There's also a second marginally faster way to make 64-bit system calls using a *different*
list of syscall numbers under /usr/include/asm/unistd_64.h.
Like
the 32-bit version, the system call number is passed in rax, but the
parameters are in rdi, rsi, rdx, r10, r8, r9, somewhat like a function
call but with slightly different registers! Instead of "int
0x80", for this interface you use the "syscall"
instruction. The return is still in rax.
; "sysenter" instruction call numbers are listed in "asm/unistd_64.h"
mov rax,1 ; the (new) system call number of "write".

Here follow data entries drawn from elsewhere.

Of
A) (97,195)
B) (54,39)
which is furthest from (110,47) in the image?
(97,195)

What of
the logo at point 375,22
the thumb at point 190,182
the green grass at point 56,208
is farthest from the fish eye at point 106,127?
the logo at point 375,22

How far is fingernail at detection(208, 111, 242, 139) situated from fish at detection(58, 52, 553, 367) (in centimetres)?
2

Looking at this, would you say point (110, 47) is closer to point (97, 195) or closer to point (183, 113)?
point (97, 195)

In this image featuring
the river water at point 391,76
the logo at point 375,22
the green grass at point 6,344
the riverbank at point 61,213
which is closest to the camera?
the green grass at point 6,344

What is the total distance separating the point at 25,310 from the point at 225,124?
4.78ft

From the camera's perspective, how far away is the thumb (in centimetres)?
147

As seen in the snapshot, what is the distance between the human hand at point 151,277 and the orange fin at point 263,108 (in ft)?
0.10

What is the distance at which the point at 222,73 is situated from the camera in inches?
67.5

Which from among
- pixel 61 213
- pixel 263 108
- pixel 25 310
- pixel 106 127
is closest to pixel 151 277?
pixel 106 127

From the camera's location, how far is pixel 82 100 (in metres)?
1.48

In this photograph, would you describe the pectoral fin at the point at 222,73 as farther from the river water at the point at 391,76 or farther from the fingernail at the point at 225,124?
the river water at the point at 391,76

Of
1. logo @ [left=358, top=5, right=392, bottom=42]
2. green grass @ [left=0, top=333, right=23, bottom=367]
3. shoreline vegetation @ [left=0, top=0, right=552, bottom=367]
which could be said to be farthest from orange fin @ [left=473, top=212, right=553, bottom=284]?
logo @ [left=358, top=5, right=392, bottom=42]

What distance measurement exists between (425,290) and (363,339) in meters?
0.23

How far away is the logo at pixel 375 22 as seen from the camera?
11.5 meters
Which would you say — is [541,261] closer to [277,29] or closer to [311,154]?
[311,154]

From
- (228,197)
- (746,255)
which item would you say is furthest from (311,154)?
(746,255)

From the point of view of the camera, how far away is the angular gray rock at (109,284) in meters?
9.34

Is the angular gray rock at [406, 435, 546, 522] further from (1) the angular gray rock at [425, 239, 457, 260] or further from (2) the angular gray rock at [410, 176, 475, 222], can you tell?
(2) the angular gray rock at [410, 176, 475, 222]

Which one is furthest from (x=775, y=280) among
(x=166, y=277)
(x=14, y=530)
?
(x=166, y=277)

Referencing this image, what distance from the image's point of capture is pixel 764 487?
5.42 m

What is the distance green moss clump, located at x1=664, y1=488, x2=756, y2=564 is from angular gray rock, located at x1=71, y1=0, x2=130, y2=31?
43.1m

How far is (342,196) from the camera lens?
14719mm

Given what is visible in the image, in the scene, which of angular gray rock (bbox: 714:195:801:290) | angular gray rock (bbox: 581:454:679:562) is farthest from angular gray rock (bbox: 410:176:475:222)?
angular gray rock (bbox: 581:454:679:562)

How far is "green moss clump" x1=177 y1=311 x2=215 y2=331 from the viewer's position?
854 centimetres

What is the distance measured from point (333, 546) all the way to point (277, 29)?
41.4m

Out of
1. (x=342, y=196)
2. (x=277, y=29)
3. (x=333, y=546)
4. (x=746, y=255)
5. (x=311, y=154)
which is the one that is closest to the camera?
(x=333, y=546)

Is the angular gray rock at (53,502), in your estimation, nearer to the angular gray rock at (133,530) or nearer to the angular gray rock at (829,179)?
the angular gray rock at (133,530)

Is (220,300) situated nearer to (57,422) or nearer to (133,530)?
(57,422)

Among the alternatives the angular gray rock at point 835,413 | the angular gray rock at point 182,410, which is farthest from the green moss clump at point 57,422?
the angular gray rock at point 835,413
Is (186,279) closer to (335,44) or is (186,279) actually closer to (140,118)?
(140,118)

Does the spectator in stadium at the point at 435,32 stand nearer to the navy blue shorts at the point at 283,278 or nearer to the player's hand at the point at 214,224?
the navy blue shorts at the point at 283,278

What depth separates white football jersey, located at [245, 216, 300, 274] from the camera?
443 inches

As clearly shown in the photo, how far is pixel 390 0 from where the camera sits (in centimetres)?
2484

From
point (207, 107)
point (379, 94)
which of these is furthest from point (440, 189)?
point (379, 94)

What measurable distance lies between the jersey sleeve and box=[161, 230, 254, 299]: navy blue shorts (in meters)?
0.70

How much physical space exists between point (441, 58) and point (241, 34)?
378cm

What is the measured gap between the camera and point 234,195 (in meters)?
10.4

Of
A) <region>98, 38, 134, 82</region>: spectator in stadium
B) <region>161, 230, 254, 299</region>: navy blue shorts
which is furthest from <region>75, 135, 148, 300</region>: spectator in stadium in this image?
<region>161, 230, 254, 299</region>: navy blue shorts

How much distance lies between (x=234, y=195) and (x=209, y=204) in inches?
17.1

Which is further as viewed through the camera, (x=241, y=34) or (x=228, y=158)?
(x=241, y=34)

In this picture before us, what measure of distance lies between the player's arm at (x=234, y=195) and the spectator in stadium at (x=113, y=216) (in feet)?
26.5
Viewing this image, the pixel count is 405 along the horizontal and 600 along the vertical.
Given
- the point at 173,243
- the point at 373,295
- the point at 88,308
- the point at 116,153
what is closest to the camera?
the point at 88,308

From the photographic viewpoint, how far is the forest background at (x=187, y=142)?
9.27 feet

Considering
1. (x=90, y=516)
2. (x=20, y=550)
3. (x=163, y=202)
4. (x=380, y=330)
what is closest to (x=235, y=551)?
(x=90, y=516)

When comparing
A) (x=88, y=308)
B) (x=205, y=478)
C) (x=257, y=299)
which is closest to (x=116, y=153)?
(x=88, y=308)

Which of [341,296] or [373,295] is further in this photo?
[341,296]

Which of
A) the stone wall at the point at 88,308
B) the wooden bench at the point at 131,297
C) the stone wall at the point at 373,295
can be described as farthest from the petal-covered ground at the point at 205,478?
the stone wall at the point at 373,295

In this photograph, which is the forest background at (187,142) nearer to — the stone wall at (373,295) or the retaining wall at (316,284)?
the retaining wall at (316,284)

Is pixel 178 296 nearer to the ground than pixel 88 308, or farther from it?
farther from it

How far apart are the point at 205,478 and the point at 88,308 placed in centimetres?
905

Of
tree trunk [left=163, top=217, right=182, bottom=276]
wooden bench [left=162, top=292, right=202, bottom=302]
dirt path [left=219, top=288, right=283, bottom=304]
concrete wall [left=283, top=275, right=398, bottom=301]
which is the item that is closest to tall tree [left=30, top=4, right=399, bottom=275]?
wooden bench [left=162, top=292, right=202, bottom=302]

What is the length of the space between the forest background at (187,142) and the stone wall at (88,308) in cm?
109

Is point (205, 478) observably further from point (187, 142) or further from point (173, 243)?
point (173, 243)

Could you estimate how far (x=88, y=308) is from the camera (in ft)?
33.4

mov rdi,1 ; first parameter: 1, the stdout file descriptor
mov rsi,myStr ; data to write
mov rdx,3 ; bytes to write
syscall ; Issue the system call
; leave syscall's return value in rax
ret
section .data
myStr:
db "Yo",0xa
section .text
(Try this in NetRun now!)
Windows system call numbers keep changing, so direct system calls
aren't at all easy to use on Windows. The current numbers are
stored in kernel32.dll. This is partly a security
feature, to make it harder to write portable Windows viruses.